DSRC部6は、図5に示すようにDSRC制御部6a、通信部6b、記憶部6c等を備えて構成されている。
【0040】
DSRC制御部6aは、CPU、RAM等から構成され、記憶部6cに記憶されている制御プログラム及び必要なデータをRAMに展開し、DSRC部6の各部の動作を制御する。例えば、通信部6bにより路側無線装置20を介してデータを受信した場合にはこれを制御部1に出力する。
【0041】
通信部6bは、車両Cのダッシュボード上でフロントガラス近傍に固設されたアンテナを備え、このアンテナを介して路側無線装置20等とDSRCの電波の送受信を行う。
記憶部6cは、DSRC制御部6aにより実行される制御プログラムは必要なデータ等を記憶している。
【0042】
再生部7は、スピーカ7a等を備え、第2配信情報に含まれているコンテンツ情報に応じた動作(例えば、音による再生)を実行する実行手段として機能する。
読み上げ情報の再生を行う場合、読み上げ情報は中間言語で記述されているので、再生部7は読み上げ情報を音声情報に変換して再生する読み上げ再生処理(TTS(Text to Speech)処理)を行う。読み上げ再生処理では、読み上げ情報を解析して音声合成に必要なパラメータ(音声素片、音韻の継続時間長、ピッチ、振幅の時間変化パターン等)を生成する。そして、生成したパラメータを用いて音声波形を合成する。再生部7は合成音声の信号をスピーカ7aにより出力し、音声による再生を行う。
【0043】
I/O部8は、外部装置との通信を行うインターフェースである。外部装置との通信制御は、制御部1からの指示に従って行われる。例えば、I/O部8を介して接続された外部装置にコンテンツ情報や各種プログラム等のデータの入出力を行なうことができる。
【0044】
次に、動作について説明する。
図6に、車載器10の制御部1により実行されるデータ実行処理を説明するフローチャートを示す。なお、データ実行処理は、車載器10に電力が供給されている間、実行される処理とする。
○ ○ ○
* [問題と課題]:
A – 車載器に関する本文抜粋のうち、「DSRC部6は、図5に示すよ」を含む箇所から書き始め、「要なデータ等を記憶している。」の直後で止めて、その範囲を一字一句違えずに書き写してください。
B – 車載器に関する本文抜粋の続きを、最後の文の次から書き進めてください。

* [所与のデータ]:
○ ○ ○
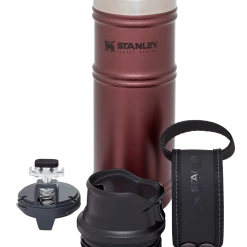 Stanley Legacy Quadvac Trigger-Action Mug Hydration & Water Treatment
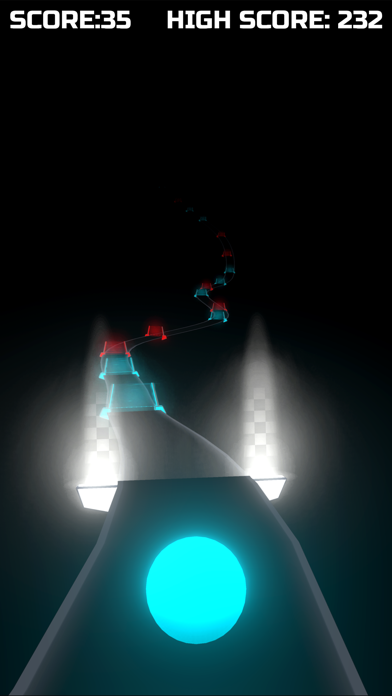 Color Speedway screenshot 3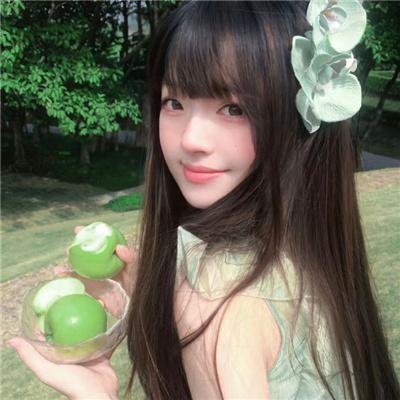 灼灼韶华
○ ○ ○
* [項目別解答]:
A –
DSRC部6は、図5に示すようにDSRC制御部6a、通信部6b、記憶部6c等を備えて構成されている。
【0040】
DSRC制御部6aは、CPU、RAM等から構成され、記憶部6cに記憶されている制御プログラム及び必要なデータをRAMに展開し、DSRC部6の各部の動作を制御する。例えば、通信部6bにより路側無線装置20を介してデータを受信した場合にはこれを制御部1に出力する。
【0041】
通信部6bは、車両Cのダッシュボード上でフロントガラス近傍に固設されたアンテナを備え、このアンテナを介して路側無線装置20等とDSRCの電波の送受信を行う。
記憶部6cは、DSRC制御部6aにより実行される制御プログラムは必要なデータ等を記憶している。

B –
【0045】
制御部1は、DSRC部6により第1配信情報及び/又は第2配信情報を含むデータを受信したか否かを判別し(ステップS1)、データを受信していない場合(ステップS1;No)、ステップ1に戻る。なお、ステップS1;Noの場合、計時している有効期間が経過したか否かを判別し、有効期間を経過した場合には記憶部2に記憶されている区分番号及び有効期間を初期化、即ち、未設定状態にし、ステップS1に戻るとしてもよい。
【0046】
制御部1は、データを受信した場合(ステップS1;Yes)、受信したデータには、即時に実行される高優先情報があるか否かを判別する(ステップS2)。例えば、受信したデータに含まれるコンテンツ情報の識別情報が緊急度の高い緊急メッセージ情報である場合、又は、コンテンツ情報の優先度が最優先情報である場合には、受信したデータには高優先情報があると判別する。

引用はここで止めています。